Miles Beach of New Labanon (New Lebanon, New York) and Rufus Bryant of Pleasant Hill, Ky. (Kentucky) come for a visit escorted by our Ministry. The first Sou.West believers who have travelled so far East. Stephen Merrill and Robert Fowle come from the North Family to the Church to reside Stephen from Trustee's Office and Robt. from Elder's Order Pa. Foster succeeds Eld. Robt & Moses Stevens takes the farm & James Whitcher becomes Trustee
Heavy frosts on the lowlands. Ice adhered to the scythes used in mowing so tangibly that it could be removed in flakes 12 inches long.
A heavy frost, corn, beans potatoes & vines generally destroyed
[Entry moved from bottom of pg. 58] Notes.
The subject of dietetics considerably agitated at date recorded. The presiding Physicians at Lebanon (Lebanon, New Hampshire) and Canterbury (Canterbury, New Hampshire) wrote several dissertations on the subject_viz. Garrett
Lawrence of New Leb. and Thos.
Borbett of Canterbury (Canterbury, New Hampshire) The vegetarian system was tried by the majority for one year only.

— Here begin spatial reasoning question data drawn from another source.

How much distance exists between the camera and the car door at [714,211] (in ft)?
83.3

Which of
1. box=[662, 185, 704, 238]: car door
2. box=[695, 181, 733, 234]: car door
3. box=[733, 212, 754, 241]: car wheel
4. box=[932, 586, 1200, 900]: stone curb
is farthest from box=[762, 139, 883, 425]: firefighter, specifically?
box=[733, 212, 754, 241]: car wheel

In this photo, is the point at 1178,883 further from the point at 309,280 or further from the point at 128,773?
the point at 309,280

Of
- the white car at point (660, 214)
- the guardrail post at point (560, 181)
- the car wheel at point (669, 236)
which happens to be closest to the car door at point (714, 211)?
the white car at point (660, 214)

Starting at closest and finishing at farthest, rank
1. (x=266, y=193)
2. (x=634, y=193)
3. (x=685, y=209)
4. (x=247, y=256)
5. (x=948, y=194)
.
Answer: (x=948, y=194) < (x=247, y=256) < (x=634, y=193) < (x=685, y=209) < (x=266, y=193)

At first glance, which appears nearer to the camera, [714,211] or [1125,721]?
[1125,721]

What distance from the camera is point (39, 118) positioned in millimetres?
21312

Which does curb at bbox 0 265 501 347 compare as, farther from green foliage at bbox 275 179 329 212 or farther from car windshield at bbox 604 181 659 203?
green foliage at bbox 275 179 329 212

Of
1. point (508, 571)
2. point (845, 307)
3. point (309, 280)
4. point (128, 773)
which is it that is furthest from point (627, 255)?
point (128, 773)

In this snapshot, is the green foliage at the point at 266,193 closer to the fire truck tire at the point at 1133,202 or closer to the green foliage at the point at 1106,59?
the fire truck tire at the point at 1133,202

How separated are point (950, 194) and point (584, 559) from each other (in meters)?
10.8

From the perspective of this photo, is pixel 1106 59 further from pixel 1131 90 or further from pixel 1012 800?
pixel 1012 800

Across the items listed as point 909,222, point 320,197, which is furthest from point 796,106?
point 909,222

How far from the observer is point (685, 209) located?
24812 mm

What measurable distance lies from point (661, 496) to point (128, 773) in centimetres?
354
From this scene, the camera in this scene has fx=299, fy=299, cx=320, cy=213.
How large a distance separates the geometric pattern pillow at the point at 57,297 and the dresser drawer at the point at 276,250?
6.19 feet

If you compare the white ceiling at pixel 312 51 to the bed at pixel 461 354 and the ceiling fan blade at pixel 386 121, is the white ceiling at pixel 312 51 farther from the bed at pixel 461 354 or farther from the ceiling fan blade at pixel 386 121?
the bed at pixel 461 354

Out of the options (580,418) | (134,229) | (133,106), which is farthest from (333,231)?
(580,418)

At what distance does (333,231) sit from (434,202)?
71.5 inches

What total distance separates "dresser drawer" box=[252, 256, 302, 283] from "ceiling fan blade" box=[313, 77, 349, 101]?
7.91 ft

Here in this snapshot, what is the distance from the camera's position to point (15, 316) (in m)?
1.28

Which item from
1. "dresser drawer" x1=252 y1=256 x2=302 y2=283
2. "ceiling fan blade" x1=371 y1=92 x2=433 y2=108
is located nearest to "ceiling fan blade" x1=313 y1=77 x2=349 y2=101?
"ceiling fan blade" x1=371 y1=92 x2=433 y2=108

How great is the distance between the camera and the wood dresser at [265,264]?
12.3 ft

The Ministry return from Alfred (Alfred, Maine) and Gloucester Me. (Maine) They bring with them Lydia B. Grant (ae. 23) and Betsy P. Mace (ae. 10 yrs.) as residents in future
A donation of $200.00 given to N. F. (North Family) by Chh.
Elder Benjamin Whitcher died, ae.
The Elders of the three families go to Enfield N.H. (New Hampshire) to attend the memorial services of the deceased They return May 21st
Bro. David Parker who has been associate [?] for the few years past, quits office duties to become associate minister with Elder Joseph Johnson William Willard is appointed associate Trustee
Robert Fowle and Geo. Clark are appointed to be Family Deacons
The Porch on North side of the large East Dwelling is moved to the East end of said dwelling for a more commodious Bakery, and also to give place for a larger structure in which to build a new Meeting Room
A large Porch joining the large dwelling on the North is raised to-day 40 by 43 ft. for a more commodious Meeting Room
The Ministry and Trustees agree to make a donation of $1000 to the Second Family to help build a brick dwelling for Sisters' Residence. It is now in process of construction. The Chh add for its final completion ($500)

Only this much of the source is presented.